Saved entries:
____

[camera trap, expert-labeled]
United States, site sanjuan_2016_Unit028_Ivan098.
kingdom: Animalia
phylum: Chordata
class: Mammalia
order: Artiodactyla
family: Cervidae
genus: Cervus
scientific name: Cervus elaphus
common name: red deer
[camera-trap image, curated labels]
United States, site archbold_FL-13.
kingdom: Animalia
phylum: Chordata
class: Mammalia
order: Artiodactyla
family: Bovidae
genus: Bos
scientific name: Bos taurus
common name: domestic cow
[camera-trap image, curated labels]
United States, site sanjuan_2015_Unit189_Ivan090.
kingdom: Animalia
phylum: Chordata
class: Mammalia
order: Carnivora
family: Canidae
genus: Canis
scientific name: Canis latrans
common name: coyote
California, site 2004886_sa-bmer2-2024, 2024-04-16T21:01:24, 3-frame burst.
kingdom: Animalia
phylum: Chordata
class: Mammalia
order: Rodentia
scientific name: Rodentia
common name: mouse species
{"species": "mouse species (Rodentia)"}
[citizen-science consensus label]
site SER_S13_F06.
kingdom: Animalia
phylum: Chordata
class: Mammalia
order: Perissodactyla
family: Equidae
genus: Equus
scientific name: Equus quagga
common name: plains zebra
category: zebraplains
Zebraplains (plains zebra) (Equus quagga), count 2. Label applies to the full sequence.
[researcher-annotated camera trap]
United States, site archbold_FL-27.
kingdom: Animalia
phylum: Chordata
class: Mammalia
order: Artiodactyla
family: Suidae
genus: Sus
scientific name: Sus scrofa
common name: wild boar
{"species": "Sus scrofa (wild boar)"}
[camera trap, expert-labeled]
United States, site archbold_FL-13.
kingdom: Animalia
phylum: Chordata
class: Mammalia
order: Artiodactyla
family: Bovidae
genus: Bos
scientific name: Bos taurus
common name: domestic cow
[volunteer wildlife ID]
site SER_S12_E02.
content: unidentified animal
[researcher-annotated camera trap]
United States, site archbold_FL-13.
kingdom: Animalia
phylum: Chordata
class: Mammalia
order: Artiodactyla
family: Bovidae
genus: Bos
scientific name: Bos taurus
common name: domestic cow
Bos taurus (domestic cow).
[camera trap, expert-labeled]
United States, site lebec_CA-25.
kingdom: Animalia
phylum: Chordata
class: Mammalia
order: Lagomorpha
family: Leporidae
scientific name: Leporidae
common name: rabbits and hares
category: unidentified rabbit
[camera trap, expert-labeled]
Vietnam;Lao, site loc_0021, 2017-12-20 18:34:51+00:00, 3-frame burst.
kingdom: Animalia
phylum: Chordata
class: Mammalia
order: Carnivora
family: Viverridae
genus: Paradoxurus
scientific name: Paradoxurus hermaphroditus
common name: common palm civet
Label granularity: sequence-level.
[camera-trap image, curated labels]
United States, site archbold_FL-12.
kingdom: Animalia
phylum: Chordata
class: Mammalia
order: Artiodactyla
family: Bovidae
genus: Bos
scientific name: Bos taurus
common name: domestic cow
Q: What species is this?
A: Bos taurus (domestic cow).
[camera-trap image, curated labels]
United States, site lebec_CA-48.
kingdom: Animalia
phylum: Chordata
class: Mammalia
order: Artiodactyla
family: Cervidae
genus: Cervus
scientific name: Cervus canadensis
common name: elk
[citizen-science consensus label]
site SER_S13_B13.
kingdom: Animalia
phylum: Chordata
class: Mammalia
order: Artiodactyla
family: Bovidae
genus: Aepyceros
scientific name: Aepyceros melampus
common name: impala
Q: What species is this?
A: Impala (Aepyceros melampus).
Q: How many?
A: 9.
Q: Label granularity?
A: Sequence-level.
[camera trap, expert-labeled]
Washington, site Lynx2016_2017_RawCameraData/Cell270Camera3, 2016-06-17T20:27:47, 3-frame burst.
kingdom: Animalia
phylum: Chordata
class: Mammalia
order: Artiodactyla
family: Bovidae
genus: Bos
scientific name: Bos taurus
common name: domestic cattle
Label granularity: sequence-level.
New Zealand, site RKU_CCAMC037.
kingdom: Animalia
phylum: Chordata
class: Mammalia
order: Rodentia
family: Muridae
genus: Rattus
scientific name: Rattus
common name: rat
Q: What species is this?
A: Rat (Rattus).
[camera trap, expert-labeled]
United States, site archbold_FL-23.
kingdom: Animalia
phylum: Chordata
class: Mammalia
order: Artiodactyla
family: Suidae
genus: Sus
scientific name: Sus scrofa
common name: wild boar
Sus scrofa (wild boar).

____

Activity: Copy every line above in which the string "Cervus" shows up.

Result of this exercise:
genus: Cervus
scientific name: Cervus elaphus
genus: Cervus
scientific name: Cervus canadensis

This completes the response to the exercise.